PSU lecture series examines reaction to pollution at Grand Lake and Lake of the Ozarks

  Friday, February 28, 2014 2:00 AM
  News

Pittsburg, KS

PSU lecture series examines reaction to pollution at Grand Lake and Lake of the Ozarks

Experts from the worlds of science, the arts, communication and philosophy will spend Monday, March 3, examining pollution at Grand Lake and Lake of the Ozarks and public reaction to those events. The discussion is part of Pittsburg State University’s Interdisciplinary Lecture Series, sponsored by PSU’s Departments of Communication and Art.

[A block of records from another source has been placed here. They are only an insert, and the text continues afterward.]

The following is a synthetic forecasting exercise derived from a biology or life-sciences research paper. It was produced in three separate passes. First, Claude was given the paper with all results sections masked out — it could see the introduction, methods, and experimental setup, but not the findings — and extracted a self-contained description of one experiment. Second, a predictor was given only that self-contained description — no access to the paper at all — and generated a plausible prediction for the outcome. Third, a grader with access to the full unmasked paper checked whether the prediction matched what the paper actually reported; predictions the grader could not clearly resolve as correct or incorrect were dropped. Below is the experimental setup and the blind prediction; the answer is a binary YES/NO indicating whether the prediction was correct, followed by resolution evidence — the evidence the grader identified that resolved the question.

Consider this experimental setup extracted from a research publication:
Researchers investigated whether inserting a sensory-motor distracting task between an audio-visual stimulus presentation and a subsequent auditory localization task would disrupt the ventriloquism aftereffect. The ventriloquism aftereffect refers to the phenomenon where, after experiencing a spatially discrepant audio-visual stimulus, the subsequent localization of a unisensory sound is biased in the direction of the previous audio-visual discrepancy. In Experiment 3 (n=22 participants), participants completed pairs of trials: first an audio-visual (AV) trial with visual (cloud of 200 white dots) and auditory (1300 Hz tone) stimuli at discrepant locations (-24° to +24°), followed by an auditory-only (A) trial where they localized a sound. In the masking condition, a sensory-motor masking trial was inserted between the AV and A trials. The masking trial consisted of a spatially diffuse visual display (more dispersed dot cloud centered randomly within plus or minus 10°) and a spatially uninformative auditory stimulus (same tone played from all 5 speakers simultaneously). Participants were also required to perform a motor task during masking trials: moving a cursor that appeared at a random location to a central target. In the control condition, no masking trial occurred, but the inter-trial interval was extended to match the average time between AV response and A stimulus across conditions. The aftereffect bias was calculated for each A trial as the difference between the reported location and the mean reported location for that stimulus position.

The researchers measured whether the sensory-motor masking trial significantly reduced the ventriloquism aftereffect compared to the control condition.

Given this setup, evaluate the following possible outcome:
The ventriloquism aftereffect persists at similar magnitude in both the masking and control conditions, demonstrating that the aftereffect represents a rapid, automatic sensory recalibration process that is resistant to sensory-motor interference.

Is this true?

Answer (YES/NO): YES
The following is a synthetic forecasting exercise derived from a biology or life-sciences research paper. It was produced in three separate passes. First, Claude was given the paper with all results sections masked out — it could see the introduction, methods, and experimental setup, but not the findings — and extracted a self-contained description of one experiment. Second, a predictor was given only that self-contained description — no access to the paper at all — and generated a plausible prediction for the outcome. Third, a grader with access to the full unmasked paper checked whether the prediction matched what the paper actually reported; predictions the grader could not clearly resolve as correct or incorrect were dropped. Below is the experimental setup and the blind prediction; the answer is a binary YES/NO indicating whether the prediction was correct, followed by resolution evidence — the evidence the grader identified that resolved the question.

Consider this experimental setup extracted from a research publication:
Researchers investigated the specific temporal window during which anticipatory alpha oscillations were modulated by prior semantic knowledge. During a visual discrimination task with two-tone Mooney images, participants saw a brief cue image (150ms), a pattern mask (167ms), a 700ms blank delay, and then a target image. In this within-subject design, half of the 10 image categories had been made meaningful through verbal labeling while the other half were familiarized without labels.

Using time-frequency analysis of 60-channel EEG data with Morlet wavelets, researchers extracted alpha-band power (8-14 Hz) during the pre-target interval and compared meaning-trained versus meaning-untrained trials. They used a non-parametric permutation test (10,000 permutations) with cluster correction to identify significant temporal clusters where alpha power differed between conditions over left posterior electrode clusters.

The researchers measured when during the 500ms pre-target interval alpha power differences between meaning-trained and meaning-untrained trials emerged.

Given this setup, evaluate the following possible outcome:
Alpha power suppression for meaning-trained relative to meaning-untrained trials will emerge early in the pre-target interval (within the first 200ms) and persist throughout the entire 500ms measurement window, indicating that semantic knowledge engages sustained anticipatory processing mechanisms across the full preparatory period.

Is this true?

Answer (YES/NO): NO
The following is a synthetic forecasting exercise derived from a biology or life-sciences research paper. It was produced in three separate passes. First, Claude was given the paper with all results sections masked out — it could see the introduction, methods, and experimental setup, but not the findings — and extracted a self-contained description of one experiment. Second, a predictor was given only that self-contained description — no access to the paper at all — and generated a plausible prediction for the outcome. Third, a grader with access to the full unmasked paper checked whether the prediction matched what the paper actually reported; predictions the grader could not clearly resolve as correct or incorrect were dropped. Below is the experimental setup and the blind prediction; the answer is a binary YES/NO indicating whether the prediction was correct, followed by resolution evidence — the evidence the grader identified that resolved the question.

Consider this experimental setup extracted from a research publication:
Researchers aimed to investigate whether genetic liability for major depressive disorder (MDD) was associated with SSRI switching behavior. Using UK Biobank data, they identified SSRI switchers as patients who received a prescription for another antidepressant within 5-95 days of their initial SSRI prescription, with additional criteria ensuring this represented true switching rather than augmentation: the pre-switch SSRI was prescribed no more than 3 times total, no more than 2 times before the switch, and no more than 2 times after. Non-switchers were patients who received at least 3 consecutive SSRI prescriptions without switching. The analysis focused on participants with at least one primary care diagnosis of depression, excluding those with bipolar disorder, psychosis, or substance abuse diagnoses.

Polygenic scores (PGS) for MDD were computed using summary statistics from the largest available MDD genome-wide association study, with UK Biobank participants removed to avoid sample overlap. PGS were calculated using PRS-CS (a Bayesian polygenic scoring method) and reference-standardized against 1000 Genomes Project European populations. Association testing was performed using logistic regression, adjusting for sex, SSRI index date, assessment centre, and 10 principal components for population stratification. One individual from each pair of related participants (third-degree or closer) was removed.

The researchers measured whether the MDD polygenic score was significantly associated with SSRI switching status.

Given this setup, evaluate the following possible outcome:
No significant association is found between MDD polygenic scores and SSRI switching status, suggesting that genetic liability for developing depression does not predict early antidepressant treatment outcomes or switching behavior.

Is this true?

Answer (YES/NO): YES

The spring lecture series builds on “Living in a Corporate World,” an exhibit by artist Chad Erpelding, now on display in PSU’s University Gallery, and the PSU Theatre production of Henrik Ibsen’s play, “An Enemy of the People,” which concludes on Sunday, March 2.

In Ibsen’s play, written more than 120 years ago, a local doctor is ostracized by business interests in a community when he discovers that the municipal baths, which draw tourists to the town, are poisoned. The lecture series will examine possible parallels or comparisons to recent stories about pollution at Grand Lake and Lake of the Ozarks caused by agricultural and urban runoff.

Each of the eight speakers for the lecture series will talk for 20 minutes. The morning session will focus on “Sustainability: Grand Lake and Lake of the Ozarks.” The afternoon topic will be “Why do people lie? Perspectives.”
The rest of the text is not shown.